The Things They Carried

By Tim O’Brien

When I recently told a friend the title of the book I was reading, he said, “That sounds like something a creative writing class would study.” He’s right – this book is on writing and literature class syllabuses around the world. I came across one of the stories years ago in such a class. And while I am usually resistant to ‘poster books’ held up by writing tutors as examples to follow (because that’s largely missing the point of creative writing), my rule does not apply to The Things They Carried.

In fact, hardly any rules apply to this outstanding piece of work. It is fiction, memoir, history and reportage all at the same time. I cannot imagine a more effective way of describing a soldier’s journey through the Vietnam war and its impact on his life. O’Brien’s achievement is in realising that any story about war is exactly that – a story, with artifice and design laced through it by the nature of telling. And so he writes self-reflexively about war storytelling, both among friends and in books.

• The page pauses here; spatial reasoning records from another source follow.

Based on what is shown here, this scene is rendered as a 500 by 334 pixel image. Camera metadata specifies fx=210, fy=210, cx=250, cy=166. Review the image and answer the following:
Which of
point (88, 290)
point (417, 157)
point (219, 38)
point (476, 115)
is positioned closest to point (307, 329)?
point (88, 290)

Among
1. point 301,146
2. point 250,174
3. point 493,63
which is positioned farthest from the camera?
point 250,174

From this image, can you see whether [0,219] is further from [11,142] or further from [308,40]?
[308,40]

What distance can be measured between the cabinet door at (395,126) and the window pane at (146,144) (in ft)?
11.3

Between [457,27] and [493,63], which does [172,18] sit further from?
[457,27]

His descriptions of the battle zone and combat itself are succinct and frank. There is not a spare word anywhere. To use a cliché, he really tells it like it is. O’Brien’s characters are clear distinctive and, of course, authentic – even the ones he made up. But perhaps the most moving aspect of this book is the contrast between the war zone and the outside world, both before and after. O’Brien describes his youth and his comrade’s post-war depression in what has to be the most effective way I could ever think of. The tale of his friend’s life after the war is one of the best short stories I’ve ever read.